- CONSIGNES -
a – Répondez à ces questions sur le texte consacré à l'art de la mémoire :
(i) De quel siècle date le manuscrit de Villard de Honnecourt ?
(ii) D'après Cicéron, quel est le meilleur moyen d'exciter la mémoire ?
(iii) Quel ouvrage, et à quelle page, est cité après la question que se pose Rudolph Steiner avec Gœthe ?
b – Restituez sans rien changer le passage du texte consacré à l'art de la mémoire qui va de « Rudolph Steiner avec » jusqu'à « de Gœthe, p.34). ».

- SOURCE -
================================

On trouve dans le manuscrit du XIIIe siècle Les imagines de l’Art de la Mémoire de Villard de Honnecourt, considéré trop souvent comme un seul recueil de notes techniques et artistiques, l’application d’une méthode mnémotechnique, notamment dans ce que l’auteur appelle les figures de l’art d’iométrie pour se souvenir, visuellement, de certains tracés géométriques ou de procédés de calcul graphiques (planche XXXV entre autres) Ces images de mémoire illustrent la remarque de Cicéron : «Le meilleur moyen d’exciter la mémoire est de frapper la vue.» Cicéron insiste sur l’intérêt de recourir à la mémoire visuelle, affirmant que le sens de la vue est «le plus fort de tous les sens.» Un dessin de Villard de Honnecourt, représentant un rite de reconnaissance ou d’accueil chez les bâtisseurs, pouvait rappeler également une construction géométrique ou un procédé de tracé.  On comprend l’importance de la vue pour la communication cognitive   «Les gens du Moyen n’assimilaient guère les formules numériques et les raisonnements de type euclidien. Le bagage géométrique des maîtres maçons exclut à la fois les démonstrations et les calculs ; ces sortes de recettes se ramènent à des constructions de figures retenues davantage par l’œil que par l’esprit» (Gille Bertrand. Histoire des techniques, p.757). Il semble qu’aujourd’hui, trop de jeunes négligent la lecture au profit de l’image. Serions-nous en régression vers un Moyen Âge analphabète?

Rudolph Steiner avec Gœthe se pose alors la question suivante : n’existe-t-il pas, pour l’âme humaine, une possibilité de se libérer des représentations qui sont le fruit de la perception sensible, et de saisir un monde suprasensible par une pure aperception spirituelle? (L’esprit de Gœthe, p.34).

================================

- LIGNES DE DONNÉES -
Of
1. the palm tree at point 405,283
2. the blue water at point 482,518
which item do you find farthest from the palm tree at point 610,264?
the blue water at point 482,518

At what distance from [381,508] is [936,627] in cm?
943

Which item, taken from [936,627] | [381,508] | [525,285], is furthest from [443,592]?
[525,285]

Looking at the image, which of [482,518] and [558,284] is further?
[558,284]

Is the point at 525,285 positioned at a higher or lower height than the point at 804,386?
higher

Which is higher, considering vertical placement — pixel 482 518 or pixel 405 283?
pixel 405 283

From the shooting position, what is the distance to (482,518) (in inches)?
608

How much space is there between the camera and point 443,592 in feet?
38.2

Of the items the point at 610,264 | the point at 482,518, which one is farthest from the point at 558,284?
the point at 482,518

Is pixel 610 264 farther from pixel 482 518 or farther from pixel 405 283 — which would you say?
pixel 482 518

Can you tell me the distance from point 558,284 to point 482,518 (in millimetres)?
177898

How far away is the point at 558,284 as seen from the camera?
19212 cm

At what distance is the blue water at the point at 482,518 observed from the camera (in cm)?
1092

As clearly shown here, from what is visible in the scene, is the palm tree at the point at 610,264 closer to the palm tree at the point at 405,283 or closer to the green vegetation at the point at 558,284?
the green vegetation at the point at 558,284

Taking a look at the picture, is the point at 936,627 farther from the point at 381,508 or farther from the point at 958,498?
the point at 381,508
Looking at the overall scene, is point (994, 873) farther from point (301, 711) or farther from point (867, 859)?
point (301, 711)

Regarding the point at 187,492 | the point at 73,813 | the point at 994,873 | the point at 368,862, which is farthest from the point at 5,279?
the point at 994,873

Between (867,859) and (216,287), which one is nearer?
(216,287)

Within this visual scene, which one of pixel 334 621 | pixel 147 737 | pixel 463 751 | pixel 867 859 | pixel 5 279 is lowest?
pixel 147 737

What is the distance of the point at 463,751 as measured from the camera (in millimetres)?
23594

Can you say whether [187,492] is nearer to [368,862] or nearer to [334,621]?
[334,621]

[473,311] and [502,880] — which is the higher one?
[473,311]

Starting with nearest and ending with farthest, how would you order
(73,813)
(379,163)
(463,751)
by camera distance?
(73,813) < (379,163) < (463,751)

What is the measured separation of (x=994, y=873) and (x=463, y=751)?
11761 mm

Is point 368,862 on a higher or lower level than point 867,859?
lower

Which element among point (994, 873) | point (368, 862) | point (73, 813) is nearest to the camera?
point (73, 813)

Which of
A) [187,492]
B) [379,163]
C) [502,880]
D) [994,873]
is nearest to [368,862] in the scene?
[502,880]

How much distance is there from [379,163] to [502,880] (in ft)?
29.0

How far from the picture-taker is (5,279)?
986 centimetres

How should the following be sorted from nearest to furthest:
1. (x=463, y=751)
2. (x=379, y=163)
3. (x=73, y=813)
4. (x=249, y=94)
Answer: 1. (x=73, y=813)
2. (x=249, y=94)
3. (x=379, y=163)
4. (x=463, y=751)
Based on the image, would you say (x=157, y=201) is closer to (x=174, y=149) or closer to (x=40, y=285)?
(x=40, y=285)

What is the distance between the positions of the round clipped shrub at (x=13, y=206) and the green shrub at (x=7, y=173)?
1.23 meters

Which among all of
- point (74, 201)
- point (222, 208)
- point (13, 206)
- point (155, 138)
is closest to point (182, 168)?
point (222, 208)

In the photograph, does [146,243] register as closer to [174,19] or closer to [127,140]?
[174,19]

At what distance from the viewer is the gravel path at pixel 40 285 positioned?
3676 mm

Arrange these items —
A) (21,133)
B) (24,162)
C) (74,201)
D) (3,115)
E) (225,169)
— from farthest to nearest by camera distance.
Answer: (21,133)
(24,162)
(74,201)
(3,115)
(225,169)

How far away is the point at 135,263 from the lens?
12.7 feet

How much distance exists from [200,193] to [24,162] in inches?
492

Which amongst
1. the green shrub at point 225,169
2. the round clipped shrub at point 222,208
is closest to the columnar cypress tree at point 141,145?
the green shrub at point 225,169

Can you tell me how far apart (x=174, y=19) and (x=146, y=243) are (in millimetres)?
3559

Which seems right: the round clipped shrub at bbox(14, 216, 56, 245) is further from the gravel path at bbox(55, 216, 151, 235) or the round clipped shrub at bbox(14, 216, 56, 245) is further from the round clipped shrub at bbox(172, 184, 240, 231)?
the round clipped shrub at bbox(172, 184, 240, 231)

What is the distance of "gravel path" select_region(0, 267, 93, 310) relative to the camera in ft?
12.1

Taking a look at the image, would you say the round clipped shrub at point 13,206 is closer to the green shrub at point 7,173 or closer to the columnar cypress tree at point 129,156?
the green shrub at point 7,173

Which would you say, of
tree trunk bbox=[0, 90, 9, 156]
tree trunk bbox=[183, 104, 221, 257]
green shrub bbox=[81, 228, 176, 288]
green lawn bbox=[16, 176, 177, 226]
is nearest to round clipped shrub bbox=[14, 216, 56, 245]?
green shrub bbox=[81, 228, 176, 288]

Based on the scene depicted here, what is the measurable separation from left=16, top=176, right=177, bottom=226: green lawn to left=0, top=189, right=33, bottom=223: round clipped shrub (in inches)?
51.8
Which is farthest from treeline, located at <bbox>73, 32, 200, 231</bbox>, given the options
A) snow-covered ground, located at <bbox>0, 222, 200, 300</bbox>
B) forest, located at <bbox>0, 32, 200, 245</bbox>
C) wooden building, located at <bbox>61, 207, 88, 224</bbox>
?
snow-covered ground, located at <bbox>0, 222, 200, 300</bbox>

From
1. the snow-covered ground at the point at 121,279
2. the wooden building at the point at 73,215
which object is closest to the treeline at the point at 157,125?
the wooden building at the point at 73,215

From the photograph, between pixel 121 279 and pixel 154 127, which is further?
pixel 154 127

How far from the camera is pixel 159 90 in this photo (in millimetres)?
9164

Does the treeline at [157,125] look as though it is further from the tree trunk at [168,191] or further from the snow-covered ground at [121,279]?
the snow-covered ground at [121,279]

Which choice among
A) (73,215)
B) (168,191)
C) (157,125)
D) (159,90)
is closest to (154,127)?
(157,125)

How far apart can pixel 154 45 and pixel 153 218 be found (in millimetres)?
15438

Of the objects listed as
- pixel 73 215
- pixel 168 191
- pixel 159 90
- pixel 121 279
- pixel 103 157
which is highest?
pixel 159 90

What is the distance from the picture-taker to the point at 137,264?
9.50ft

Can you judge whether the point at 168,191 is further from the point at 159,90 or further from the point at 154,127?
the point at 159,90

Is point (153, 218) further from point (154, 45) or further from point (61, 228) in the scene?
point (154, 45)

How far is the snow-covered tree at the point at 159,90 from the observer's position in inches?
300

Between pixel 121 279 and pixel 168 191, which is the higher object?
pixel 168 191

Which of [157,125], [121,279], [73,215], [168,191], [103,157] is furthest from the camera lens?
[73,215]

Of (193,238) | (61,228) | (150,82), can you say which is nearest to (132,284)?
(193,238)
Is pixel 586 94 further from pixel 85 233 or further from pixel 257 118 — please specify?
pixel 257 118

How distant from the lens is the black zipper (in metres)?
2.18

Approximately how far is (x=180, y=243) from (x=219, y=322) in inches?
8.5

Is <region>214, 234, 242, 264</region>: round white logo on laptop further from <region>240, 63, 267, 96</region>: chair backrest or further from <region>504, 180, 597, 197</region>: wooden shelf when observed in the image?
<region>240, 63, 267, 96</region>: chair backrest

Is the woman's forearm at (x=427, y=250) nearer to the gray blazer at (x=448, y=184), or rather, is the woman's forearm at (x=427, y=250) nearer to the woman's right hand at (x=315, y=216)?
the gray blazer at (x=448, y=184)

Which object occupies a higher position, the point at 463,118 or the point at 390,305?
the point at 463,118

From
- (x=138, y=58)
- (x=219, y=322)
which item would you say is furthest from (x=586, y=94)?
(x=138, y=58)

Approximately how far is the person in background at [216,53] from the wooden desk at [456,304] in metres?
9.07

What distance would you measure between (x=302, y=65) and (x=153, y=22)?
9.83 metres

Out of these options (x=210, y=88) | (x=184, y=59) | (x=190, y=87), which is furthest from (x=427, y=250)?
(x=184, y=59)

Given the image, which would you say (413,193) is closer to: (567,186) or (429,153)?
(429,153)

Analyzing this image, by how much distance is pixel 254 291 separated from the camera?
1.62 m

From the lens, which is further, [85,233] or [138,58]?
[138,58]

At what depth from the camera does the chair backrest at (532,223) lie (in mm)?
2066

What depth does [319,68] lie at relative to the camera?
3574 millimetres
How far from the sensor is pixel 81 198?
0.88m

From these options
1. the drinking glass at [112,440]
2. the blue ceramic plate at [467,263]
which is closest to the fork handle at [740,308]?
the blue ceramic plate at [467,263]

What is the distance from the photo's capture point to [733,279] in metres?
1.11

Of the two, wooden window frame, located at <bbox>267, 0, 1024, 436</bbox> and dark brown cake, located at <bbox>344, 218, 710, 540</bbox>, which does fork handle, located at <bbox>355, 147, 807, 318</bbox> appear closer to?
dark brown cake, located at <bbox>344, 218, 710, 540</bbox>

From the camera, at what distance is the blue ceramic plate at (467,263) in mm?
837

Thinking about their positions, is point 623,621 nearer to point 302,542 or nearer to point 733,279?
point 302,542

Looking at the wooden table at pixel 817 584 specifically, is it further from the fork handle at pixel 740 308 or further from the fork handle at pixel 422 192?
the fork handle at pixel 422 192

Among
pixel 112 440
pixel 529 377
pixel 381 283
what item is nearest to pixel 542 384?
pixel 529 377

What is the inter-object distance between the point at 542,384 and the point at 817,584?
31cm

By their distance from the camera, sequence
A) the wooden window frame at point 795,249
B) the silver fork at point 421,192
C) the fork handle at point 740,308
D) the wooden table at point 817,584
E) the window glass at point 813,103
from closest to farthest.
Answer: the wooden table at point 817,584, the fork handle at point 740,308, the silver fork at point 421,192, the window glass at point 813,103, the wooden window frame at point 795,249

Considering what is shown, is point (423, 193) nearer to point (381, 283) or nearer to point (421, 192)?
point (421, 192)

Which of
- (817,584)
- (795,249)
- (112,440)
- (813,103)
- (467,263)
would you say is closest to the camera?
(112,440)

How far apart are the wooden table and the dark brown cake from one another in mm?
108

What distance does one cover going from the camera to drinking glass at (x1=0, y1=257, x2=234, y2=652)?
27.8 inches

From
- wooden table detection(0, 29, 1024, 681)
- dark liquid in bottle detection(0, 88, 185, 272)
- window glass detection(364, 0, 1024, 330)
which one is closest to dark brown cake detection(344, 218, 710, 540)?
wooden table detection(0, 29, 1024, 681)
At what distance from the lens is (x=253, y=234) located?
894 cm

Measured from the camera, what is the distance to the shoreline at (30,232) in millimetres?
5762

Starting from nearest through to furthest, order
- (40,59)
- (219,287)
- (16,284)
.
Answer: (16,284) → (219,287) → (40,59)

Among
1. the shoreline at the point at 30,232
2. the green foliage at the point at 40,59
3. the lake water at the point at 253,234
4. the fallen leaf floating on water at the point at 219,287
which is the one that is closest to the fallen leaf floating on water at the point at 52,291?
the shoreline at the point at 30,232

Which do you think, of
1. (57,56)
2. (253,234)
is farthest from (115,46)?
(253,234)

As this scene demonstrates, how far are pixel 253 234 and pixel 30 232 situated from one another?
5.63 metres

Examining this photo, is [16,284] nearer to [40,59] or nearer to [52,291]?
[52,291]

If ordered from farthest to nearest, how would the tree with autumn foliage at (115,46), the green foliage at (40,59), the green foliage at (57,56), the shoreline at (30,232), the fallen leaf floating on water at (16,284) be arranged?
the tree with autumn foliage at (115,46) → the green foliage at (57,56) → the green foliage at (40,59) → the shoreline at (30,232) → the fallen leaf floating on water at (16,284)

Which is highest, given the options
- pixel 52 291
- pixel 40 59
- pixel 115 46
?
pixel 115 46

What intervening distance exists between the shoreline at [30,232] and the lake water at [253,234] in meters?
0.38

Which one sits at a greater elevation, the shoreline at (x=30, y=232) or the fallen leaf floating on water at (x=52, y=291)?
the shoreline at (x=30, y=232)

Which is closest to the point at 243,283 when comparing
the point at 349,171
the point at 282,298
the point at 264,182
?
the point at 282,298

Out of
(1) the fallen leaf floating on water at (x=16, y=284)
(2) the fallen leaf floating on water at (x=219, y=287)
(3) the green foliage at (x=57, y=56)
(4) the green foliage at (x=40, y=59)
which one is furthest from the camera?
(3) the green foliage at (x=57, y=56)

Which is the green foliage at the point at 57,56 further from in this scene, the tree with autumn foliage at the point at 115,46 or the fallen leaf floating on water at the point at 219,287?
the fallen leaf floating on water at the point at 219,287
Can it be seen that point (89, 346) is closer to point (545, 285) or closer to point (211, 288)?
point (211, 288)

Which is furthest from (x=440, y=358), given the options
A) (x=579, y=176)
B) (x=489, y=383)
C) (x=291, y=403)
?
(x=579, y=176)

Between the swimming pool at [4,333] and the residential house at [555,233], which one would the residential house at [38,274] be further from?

================================

- SOLUTIONS -
a –
(i) Du XIIIe siècle.
(ii) C'est de frapper la vue.
(iii) L'esprit de Gœthe, page 34.

b –
Rudolph Steiner avec Gœthe se pose alors la question suivante : n’existe-t-il pas, pour l’âme humaine, une possibilité de se libérer des représentations qui sont le fruit de la perception sensible, et de saisir un monde suprasensible par une pure aperception spirituelle? (L’esprit de Gœthe, p.34).